El jugador de voleibol ha estado entrenando a tope para dar lo mejor de sí en la final en Bogotá. «Los entrenamientos son intensos, se están volviendo cada vez más duros. El objetivo es llegar a la final con el mejor nivel y representar a mi equipo y a mi ciudad con orgullo», asegura Juan Sebastián.
Con una motivación clara, el joven central trabaja en aspectos técnicos esenciales para su posición: remates, bloqueos y recepción. «Mi trabajo está enfocado en perfeccionar mi remate y bloqueo, que son fundamentales para cualquier central. Además, me esfuerzo al máximo para que mi equipo llegue a la final. Voleibol me ha enseñado a controlar mis emociones y eso me ayuda mucho en la cancha», explica Vargas.
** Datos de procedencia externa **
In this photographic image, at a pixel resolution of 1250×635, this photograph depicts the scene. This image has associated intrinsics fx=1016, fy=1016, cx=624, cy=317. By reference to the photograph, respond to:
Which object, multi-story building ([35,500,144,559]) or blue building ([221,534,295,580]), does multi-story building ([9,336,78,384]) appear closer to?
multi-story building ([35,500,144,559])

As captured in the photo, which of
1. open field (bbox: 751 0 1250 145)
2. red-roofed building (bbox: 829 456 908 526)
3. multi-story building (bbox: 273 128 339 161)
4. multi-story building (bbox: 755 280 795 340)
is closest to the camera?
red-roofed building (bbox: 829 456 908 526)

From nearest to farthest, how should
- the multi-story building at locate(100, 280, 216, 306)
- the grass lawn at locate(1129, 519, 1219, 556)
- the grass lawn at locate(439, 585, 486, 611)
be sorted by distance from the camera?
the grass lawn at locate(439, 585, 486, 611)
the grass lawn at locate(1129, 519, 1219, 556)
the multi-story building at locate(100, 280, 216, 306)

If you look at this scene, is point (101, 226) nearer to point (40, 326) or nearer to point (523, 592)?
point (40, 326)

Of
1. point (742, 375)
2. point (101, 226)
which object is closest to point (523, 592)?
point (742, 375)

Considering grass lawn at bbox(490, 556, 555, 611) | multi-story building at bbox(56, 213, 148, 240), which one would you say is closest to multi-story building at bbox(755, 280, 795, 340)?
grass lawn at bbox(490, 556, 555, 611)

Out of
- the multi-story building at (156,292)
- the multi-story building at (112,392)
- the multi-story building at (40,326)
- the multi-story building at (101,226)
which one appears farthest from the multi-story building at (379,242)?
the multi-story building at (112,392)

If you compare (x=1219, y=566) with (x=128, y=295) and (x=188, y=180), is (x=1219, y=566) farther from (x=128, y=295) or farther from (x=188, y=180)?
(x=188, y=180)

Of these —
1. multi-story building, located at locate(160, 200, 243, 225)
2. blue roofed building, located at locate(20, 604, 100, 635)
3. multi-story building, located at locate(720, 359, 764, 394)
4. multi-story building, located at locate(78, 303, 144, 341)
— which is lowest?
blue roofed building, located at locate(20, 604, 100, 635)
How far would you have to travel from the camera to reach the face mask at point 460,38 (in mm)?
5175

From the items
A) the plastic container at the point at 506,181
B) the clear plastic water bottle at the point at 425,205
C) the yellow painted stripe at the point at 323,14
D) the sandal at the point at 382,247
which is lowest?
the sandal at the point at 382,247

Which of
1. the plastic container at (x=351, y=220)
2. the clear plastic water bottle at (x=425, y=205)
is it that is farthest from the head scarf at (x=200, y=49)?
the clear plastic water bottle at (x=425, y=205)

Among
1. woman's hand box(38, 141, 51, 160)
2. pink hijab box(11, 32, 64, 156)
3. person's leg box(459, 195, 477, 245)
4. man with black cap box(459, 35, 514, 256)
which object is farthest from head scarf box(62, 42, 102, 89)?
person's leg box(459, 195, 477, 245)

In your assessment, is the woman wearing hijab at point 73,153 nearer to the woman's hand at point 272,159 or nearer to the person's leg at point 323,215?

El camino de Juan Sebastián en el voleibol no es nuevo; desde muy joven, la pasión por este deporte ha sido parte de su vida, una tradición familiar que comenzó con su familia y que ahora lo impulsa a soñar con un futuro profesional. «Desde que era pequeño he venido entrenando, y mi sueño es llegar a ser profesional, ya sea en la selección Colombia o en la Liga del Valle», comenta.
El esfuerzo en los entrenamientos físicos y técnicos, así como en el gimnasio, se refleja en su rendimiento diario. «El voleibol me da vida. Cuando estoy triste o desanimado, vengo al gimnasio y todo cambia. Lo que busco es seguir mejorando y dar lo mejor en cada partido», concluye.
Juan Sebastián es solo uno de los muchos jóvenes que, con esfuerzo, sacrificio y pasión, luchan por llevar el nombre de Andalucía y el voleibol regional a lo más alto.